Em contrario sensu, o Ministro Carlos Ayres Britto diverge:
“Numa frase, então, serviços notariais e de registro são típicas atividades estatais, mas não são serviços públicos, propriamente. Inscrevem-se, isto sim, entre as atividades tidas como função pública lato sensu, a exemplo das funções de legislação, diplomacia, defesa nacional, segurança pública, trânsito, controle externo e tantos outros cometimentos que, nem por ser de exclusivo domínio estatal, passam a se confundir com serviço público.” (ADI 3.643, voto do Rel. Min. Ayres Britto, julgamento em 8-11-2006, Plenário, DJ de 16-2-2007).
E continua o Ministro Carlos Ayres Britto, dissertando sobre o regime jurídico dos serviços notariais e de registro:
"Regime jurídico dos serviços notariais e de registro: a) trata-se de atividades jurídicas próprias do Estado, e não simplesmente de atividades materiais, cuja prestação é traspassada para os particulares mediante delegação. Traspassada, não por conduto dos mecanismos da concessão ou da permissão, normados pelo caput do art. 175 da Constituição como instrumentos contratuais de privatização do exercício dessa atividade material (não jurídica) em que se constituem os serviços públicos; b) a delegação que lhes timbra a funcionalidade não se traduz, por nenhuma forma, em cláusulas contratuais; c) a sua delegação somente pode recair sobre pessoa natural, e não sobre uma empresa ou pessoa mercantil, visto que de empresa ou pessoa mercantil é que versa a Magna Carta Federal em tema de concessão ou permissão de serviço público; d) para se tornar delegatária do Poder Público, tal pessoa natural há de ganhar habilitação em concurso público de provas e títulos, não por adjudicação em processo licitatório, regrado pela Constituição como antecedente necessário do contrato de concessão ou de permissão para o desempenho de serviço público; e) são atividades estatais cujo exercício privado jaz sob a exclusiva fiscalização do Poder Judiciário, e não sob órgão ou entidade do Poder Executivo, sabido que por órgão ou entidade do Poder Executivo é que se dá a imediata fiscalização das empresas concessionárias ou permissionárias de serviços públicos. Por órgãos do Poder Judiciário é que se marca a presença do Estado para conferir certeza e liquidez jurídica às relações interpartes, com esta conhecida diferença: o modo usual de atuação do Poder Judiciário se dá sob o signo da contenciosidade, enquanto o invariável modo de atuação das serventias extraforenses não adentra essa delicada esfera da litigiosidade entre sujeitos de direito; f) as atividades notariais e de registro não se inscrevem no âmbito das remuneráveis por tarifa ou preço público, mas no círculo das que se pautam por uma tabela de emolumentos, jungidos estes a normas gerais que se editam por lei necessariamente federal." (ADI 3.151, Rel. Min. Ayres Britto, julgamento em 8-6-2005, Plenário, DJ de 28-4-2006.)
+++
Instrução 1 - Transcreva do trecho sobre serviços notariais e de registro a parte que vai de "Em contrario sensu, o" a "DJ de 16-2-2007).".

Dados armazenados
+++
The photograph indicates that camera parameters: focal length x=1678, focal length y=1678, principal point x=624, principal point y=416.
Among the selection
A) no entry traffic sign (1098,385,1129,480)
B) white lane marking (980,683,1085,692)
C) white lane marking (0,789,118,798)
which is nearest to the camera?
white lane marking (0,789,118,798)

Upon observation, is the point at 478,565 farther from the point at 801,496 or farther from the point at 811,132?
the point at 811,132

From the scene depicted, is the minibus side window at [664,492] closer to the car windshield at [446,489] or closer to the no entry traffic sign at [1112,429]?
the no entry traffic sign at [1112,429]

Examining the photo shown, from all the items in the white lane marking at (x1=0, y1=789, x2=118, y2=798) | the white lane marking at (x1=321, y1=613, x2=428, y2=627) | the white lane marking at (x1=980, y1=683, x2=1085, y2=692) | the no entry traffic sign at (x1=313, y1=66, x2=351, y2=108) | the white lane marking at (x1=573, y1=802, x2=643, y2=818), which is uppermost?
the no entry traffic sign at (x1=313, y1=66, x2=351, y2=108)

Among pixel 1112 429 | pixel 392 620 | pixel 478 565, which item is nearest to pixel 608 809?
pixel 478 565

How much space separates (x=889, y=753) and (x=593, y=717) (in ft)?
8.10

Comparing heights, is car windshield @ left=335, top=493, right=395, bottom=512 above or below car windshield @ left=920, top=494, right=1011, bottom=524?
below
+++
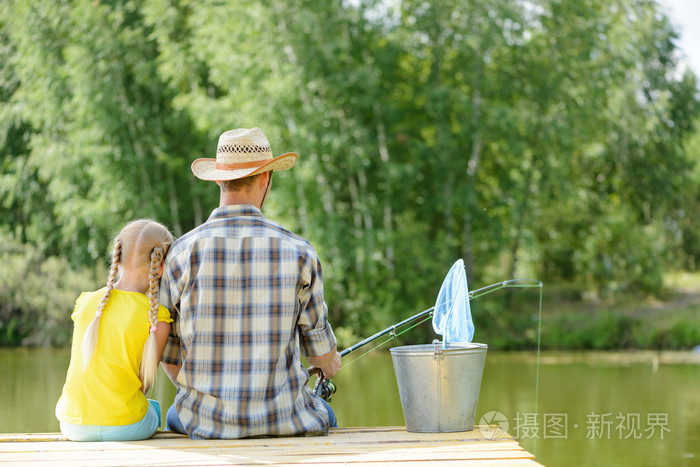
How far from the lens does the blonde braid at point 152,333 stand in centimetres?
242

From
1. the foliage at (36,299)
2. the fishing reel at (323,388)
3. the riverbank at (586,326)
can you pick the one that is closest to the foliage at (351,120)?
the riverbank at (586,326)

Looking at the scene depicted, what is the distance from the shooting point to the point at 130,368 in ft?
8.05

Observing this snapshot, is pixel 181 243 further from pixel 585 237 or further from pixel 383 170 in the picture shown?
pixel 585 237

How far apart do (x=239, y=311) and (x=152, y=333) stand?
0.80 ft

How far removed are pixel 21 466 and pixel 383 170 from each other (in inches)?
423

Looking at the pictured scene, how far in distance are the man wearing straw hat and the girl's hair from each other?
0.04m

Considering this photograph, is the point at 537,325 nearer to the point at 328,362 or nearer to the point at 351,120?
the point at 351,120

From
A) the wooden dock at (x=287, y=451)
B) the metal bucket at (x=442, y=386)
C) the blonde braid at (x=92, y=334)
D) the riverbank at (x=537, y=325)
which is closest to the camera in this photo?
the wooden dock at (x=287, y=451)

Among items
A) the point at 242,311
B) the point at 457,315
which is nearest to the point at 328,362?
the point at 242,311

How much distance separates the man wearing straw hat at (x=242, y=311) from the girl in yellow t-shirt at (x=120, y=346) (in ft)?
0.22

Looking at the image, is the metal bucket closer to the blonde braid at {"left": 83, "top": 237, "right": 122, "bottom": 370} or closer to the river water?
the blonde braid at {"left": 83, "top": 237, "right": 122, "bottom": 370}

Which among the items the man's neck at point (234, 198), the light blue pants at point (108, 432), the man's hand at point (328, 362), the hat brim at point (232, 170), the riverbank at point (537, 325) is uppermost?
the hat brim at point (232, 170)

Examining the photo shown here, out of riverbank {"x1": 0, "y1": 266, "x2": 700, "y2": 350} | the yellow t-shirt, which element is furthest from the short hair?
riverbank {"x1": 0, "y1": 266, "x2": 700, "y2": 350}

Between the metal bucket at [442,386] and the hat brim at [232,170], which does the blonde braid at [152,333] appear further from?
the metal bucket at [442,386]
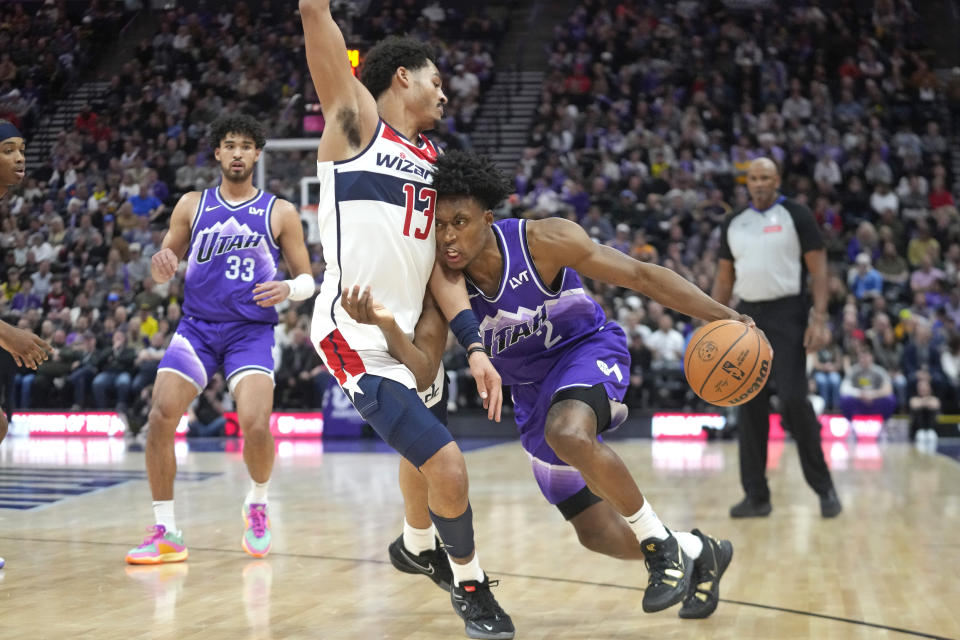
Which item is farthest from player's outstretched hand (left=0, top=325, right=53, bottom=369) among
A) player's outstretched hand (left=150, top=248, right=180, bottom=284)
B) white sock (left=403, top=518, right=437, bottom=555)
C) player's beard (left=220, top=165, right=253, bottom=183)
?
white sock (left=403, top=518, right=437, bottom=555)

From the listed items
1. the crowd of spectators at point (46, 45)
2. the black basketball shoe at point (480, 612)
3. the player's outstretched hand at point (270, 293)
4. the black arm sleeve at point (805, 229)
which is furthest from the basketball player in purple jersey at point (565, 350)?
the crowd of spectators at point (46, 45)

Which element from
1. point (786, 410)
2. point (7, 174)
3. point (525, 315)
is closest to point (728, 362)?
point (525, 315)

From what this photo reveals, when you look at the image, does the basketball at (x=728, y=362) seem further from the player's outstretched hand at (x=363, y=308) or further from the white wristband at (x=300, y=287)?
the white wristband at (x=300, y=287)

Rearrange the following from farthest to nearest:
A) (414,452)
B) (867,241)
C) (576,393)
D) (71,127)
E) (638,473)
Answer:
+++
Instrução 2 - Extraia dos registros cada linha em que aparece a palavra "below".

Resposta da tarefa 1 -
Em contrario sensu, o Ministro Carlos Ayres Britto diverge:
“Numa frase, então, serviços notariais e de registro são típicas atividades estatais, mas não são serviços públicos, propriamente. Inscrevem-se, isto sim, entre as atividades tidas como função pública lato sensu, a exemplo das funções de legislação, diplomacia, defesa nacional, segurança pública, trânsito, controle externo e tantos outros cometimentos que, nem por ser de exclusivo domínio estatal, passam a se confundir com serviço público.” (ADI 3.643, voto do Rel. Min. Ayres Britto, julgamento em 8-11-2006, Plenário, DJ de 16-2-2007).

Resposta da tarefa 2 -
Comparing heights, is car windshield @ left=335, top=493, right=395, bottom=512 above or below car windshield @ left=920, top=494, right=1011, bottom=524?
below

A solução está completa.